Dataset content
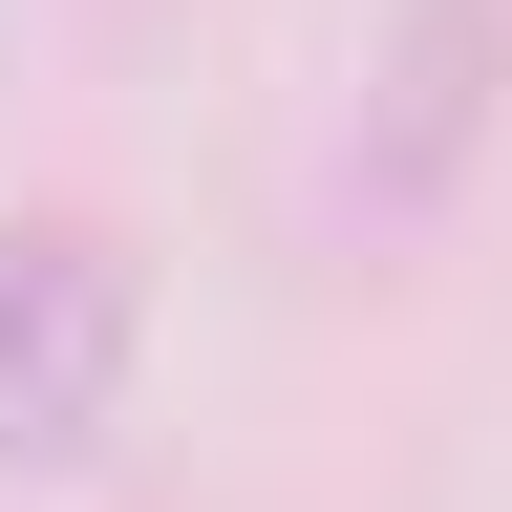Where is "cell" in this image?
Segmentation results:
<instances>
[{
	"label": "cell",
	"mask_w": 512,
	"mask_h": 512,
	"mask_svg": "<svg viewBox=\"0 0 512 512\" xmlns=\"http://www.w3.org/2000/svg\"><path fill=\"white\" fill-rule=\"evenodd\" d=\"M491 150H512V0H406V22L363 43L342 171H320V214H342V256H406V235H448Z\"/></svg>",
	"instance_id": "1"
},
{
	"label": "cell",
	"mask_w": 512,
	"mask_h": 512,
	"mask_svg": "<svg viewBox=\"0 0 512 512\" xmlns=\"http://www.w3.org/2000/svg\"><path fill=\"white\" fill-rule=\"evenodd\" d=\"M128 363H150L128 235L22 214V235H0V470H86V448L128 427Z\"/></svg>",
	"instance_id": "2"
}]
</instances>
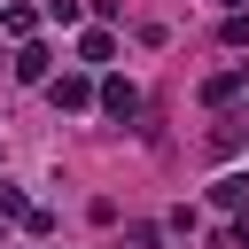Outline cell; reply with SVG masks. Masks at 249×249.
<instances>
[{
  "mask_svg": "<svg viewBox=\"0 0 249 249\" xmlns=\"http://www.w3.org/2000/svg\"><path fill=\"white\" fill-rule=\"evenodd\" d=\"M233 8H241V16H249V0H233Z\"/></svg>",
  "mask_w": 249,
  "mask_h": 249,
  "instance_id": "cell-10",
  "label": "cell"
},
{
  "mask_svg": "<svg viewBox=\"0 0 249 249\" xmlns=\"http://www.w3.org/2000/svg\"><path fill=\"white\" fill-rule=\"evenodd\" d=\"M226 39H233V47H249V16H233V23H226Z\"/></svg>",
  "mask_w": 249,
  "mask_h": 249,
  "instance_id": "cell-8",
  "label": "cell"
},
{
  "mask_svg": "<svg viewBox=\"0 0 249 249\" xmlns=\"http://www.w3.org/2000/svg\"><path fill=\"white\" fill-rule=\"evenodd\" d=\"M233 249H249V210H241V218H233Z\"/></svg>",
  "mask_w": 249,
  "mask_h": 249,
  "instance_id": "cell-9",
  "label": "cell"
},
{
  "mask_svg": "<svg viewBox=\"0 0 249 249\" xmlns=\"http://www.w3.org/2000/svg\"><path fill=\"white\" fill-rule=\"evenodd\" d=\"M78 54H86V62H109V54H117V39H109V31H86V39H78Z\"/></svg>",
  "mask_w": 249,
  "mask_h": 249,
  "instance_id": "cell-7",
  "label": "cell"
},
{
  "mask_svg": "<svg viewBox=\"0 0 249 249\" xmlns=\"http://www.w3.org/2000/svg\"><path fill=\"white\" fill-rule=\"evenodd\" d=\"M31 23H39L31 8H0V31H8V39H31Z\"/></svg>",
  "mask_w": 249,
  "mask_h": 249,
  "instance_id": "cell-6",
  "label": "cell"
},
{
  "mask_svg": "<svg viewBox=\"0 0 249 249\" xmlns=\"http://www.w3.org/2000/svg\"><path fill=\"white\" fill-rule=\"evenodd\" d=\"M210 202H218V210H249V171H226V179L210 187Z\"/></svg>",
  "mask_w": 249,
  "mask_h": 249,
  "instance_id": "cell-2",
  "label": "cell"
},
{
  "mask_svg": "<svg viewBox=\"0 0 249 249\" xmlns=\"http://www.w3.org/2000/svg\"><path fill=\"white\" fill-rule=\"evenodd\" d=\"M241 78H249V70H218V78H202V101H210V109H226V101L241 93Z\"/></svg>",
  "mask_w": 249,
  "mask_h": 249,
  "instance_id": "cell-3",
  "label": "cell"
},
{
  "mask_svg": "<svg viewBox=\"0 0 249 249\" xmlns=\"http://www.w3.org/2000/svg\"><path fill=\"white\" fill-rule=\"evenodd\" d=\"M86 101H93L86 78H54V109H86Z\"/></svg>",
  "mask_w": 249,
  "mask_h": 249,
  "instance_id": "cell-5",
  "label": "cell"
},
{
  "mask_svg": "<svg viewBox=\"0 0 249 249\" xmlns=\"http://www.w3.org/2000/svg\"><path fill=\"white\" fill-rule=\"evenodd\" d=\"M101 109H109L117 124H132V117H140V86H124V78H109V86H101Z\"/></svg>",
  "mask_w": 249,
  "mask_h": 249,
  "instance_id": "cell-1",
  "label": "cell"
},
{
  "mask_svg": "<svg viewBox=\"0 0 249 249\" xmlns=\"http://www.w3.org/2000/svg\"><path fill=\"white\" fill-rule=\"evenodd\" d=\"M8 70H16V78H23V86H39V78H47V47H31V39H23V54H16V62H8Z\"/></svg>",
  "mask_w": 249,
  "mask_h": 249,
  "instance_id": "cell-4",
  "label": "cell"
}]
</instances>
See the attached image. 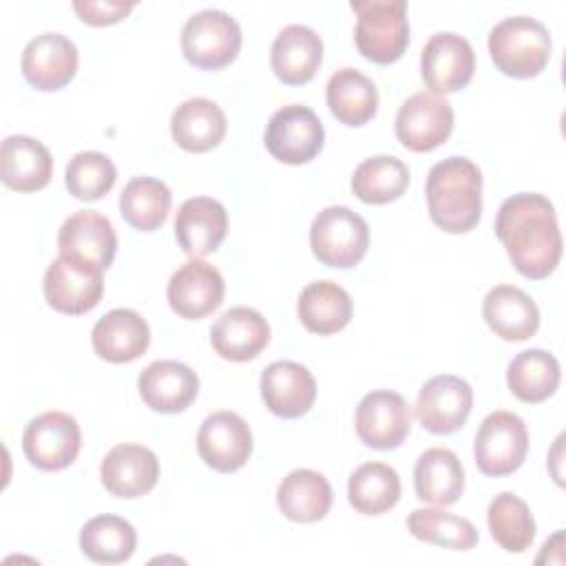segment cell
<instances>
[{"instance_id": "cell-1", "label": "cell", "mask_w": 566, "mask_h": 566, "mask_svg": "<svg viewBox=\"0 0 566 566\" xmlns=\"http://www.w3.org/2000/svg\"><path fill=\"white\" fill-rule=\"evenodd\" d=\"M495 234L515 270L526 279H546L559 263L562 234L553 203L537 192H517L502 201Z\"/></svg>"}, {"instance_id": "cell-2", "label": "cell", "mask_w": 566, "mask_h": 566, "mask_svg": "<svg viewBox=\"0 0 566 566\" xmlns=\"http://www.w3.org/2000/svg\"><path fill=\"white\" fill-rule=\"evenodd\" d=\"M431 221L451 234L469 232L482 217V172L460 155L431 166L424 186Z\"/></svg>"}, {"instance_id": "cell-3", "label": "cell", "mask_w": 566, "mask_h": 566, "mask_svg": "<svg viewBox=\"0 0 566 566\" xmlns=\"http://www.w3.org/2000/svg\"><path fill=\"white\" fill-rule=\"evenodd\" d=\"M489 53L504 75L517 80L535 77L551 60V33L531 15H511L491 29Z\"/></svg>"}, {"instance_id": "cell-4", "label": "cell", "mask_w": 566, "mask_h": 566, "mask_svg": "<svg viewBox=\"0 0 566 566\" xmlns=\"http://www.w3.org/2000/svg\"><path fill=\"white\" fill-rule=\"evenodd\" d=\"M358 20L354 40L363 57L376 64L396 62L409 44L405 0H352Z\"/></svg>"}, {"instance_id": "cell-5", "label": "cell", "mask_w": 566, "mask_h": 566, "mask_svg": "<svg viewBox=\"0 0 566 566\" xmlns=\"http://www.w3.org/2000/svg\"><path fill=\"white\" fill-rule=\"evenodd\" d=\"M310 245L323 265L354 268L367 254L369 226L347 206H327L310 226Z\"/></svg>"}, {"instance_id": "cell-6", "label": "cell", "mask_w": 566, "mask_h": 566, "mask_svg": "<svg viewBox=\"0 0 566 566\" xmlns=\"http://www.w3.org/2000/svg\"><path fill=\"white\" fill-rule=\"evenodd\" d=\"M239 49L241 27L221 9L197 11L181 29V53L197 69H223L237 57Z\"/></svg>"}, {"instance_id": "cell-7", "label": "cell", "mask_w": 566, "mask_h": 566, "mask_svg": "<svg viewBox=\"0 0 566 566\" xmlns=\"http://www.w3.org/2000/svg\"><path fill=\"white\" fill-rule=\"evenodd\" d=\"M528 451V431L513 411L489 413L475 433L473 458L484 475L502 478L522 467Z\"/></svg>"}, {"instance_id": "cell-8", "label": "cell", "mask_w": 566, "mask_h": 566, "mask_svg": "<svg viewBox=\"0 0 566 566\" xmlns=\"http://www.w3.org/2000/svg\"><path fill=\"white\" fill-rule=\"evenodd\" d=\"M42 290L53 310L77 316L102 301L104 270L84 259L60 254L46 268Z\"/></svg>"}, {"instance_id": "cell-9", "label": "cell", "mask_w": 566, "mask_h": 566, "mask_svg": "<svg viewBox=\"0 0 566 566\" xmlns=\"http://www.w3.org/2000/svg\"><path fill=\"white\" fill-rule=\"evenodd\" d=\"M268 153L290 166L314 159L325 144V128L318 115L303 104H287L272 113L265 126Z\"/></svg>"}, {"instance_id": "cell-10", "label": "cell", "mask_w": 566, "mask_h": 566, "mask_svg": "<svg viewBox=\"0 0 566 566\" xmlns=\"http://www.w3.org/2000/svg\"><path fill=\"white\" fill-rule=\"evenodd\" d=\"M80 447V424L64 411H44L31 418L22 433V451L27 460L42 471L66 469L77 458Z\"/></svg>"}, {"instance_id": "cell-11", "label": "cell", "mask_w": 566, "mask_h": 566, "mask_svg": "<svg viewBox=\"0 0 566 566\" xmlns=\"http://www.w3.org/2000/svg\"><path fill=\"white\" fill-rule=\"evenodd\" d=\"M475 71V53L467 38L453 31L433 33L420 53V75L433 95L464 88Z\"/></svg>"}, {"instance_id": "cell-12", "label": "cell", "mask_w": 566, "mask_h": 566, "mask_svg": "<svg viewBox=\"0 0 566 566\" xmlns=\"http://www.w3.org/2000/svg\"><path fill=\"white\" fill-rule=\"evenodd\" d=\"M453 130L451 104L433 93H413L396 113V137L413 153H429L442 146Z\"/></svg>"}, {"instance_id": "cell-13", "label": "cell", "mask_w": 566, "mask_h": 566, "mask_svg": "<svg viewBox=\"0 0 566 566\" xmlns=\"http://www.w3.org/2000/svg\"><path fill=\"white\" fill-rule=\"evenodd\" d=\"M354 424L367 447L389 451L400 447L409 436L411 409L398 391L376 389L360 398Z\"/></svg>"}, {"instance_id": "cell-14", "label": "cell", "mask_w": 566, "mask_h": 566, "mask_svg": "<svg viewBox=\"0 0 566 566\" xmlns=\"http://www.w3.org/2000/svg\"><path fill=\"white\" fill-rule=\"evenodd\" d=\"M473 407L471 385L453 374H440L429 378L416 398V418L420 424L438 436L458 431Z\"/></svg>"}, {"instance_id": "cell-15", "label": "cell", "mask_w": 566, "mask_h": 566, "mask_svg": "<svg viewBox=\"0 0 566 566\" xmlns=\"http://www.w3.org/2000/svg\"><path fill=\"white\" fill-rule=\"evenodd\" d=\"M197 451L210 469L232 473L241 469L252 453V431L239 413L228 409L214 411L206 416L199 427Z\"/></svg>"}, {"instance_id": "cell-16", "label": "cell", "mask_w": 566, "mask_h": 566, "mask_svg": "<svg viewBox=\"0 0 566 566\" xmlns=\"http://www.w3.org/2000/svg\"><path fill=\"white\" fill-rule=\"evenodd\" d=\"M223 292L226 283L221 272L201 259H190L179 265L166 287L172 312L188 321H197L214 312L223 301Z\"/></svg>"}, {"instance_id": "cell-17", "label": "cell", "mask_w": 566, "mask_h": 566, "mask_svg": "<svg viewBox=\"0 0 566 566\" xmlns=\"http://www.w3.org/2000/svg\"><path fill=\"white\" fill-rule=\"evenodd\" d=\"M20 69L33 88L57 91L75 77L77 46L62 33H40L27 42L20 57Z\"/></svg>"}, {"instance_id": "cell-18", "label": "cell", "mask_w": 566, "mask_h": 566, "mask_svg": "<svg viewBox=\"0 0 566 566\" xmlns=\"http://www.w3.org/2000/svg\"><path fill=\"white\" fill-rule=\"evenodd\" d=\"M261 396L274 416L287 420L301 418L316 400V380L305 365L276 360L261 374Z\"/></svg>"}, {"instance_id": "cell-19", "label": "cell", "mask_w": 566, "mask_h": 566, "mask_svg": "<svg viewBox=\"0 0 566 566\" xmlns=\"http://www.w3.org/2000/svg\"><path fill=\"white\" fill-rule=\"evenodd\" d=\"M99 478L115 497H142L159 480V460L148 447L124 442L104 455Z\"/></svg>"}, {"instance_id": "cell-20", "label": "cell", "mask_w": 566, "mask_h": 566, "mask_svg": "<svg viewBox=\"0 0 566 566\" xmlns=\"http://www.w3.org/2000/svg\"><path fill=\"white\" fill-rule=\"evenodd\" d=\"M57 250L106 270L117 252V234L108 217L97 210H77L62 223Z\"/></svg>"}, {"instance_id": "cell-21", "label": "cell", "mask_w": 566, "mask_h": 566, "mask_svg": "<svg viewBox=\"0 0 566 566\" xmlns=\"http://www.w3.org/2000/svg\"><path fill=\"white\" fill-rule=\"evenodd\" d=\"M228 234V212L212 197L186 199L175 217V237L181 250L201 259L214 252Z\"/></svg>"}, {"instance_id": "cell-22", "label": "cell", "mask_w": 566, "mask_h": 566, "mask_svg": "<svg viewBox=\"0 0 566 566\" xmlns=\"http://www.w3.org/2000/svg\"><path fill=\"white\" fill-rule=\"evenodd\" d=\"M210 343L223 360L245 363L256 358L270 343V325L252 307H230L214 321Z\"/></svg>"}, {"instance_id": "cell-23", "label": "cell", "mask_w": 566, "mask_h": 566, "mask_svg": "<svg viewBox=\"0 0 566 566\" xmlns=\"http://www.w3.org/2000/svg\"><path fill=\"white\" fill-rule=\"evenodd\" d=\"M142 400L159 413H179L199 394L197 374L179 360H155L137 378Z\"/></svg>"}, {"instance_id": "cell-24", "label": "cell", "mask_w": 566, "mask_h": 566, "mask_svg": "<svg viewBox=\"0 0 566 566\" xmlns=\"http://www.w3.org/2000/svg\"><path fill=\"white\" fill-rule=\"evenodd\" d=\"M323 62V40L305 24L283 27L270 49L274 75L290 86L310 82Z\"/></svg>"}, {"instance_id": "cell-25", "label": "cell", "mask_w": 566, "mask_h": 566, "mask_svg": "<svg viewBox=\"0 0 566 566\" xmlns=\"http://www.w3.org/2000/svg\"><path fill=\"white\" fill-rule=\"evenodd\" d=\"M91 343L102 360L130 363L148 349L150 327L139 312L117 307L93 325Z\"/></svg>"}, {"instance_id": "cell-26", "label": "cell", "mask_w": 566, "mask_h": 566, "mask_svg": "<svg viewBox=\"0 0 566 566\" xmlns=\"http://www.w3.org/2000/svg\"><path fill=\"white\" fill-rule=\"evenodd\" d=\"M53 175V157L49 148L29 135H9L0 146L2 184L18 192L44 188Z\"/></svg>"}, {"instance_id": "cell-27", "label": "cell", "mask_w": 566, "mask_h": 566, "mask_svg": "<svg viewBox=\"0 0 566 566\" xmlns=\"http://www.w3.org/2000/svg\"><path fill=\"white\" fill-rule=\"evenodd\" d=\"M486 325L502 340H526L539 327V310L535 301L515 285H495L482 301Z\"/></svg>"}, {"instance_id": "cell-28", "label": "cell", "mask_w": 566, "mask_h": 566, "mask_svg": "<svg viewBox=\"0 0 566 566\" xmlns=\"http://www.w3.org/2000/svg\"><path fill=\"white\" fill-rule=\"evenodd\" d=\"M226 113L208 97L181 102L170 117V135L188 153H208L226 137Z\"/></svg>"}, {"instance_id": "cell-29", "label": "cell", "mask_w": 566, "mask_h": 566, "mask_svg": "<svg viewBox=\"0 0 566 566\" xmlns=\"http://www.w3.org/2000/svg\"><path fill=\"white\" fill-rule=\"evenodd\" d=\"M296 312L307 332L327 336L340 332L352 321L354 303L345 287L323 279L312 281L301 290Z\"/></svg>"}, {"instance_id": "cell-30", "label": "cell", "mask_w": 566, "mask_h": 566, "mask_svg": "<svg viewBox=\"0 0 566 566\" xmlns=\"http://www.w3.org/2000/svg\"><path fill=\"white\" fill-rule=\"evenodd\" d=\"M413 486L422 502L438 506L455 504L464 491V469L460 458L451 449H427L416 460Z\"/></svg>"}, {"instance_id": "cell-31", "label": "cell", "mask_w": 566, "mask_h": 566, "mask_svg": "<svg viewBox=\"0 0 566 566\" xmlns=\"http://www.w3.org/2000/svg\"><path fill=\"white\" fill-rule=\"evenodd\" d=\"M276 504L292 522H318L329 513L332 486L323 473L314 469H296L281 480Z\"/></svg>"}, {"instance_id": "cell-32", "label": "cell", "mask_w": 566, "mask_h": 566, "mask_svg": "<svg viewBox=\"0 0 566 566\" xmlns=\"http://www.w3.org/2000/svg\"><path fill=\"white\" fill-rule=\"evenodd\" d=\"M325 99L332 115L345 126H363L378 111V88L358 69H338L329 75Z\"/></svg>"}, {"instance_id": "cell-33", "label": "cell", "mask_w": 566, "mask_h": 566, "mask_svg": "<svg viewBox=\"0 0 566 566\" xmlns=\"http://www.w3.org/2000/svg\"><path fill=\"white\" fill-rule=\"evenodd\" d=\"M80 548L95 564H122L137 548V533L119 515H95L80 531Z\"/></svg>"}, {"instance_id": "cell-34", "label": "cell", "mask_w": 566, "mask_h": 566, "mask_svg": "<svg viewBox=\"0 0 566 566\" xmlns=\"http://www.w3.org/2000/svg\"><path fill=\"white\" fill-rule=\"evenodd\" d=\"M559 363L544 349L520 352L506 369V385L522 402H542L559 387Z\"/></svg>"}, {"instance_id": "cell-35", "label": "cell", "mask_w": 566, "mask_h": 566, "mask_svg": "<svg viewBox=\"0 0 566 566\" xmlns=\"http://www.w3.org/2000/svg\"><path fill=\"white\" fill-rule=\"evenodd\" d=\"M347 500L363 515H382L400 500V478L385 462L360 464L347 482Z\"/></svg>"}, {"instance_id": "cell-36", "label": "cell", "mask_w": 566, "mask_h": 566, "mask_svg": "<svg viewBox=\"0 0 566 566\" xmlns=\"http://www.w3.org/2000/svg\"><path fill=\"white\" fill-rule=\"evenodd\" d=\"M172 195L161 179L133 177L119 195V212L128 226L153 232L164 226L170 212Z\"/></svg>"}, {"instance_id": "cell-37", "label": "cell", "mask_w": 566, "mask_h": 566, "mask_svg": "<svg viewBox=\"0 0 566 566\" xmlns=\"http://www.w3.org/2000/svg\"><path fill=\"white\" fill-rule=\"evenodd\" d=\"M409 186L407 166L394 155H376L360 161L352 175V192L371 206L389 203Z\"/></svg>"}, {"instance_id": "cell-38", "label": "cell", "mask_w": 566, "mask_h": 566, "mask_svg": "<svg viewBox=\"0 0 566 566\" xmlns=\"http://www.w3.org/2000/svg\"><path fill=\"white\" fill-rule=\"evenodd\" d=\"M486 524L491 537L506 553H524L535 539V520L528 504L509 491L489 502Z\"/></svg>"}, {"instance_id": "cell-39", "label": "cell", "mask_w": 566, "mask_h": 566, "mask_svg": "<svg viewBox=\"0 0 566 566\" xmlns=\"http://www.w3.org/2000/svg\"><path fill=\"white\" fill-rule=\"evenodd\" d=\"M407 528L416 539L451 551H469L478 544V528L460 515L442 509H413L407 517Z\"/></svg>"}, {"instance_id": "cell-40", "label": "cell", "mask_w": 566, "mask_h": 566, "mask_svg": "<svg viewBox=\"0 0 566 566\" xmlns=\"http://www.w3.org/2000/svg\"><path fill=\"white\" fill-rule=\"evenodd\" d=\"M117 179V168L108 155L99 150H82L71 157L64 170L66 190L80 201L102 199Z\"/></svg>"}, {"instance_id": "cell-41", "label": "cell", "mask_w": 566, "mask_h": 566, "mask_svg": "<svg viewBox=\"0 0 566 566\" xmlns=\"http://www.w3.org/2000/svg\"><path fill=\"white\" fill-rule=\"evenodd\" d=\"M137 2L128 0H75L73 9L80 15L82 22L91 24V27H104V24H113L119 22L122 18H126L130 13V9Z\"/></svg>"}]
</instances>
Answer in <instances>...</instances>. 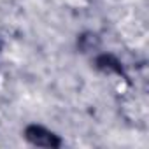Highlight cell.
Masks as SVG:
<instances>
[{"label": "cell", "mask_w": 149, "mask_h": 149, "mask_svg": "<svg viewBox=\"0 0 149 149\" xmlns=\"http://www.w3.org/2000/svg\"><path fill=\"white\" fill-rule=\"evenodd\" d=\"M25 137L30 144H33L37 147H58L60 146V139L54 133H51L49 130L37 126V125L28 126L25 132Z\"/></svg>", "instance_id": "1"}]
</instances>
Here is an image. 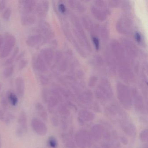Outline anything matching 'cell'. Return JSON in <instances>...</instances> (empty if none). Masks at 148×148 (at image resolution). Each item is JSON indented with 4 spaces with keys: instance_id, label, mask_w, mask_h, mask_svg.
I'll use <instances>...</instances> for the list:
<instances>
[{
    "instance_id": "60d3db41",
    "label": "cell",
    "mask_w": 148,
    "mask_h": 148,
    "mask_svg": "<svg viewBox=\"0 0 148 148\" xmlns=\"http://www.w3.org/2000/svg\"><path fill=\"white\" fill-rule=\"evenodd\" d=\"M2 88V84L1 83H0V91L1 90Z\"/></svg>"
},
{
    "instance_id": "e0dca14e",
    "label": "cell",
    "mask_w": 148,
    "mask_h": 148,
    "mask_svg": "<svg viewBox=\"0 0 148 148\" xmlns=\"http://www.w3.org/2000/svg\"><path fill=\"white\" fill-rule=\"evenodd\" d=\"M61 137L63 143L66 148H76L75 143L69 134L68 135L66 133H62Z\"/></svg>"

Exercise
Retype the lines word for word, from the first line through the line containing "Outline cell; reply", both included. Leave out the pictures.

Result of this exercise
Where is "cell" in this image?
Segmentation results:
<instances>
[{
	"label": "cell",
	"mask_w": 512,
	"mask_h": 512,
	"mask_svg": "<svg viewBox=\"0 0 512 512\" xmlns=\"http://www.w3.org/2000/svg\"><path fill=\"white\" fill-rule=\"evenodd\" d=\"M491 150H512V0H406V22L363 43L342 171H320V214H342V256H406V235H448Z\"/></svg>",
	"instance_id": "1"
},
{
	"label": "cell",
	"mask_w": 512,
	"mask_h": 512,
	"mask_svg": "<svg viewBox=\"0 0 512 512\" xmlns=\"http://www.w3.org/2000/svg\"><path fill=\"white\" fill-rule=\"evenodd\" d=\"M128 363H150L128 235L22 214V235H0V470H86V448L128 427Z\"/></svg>",
	"instance_id": "2"
}]
</instances>
Outline cell; reply with SVG masks. Masks at 249×249.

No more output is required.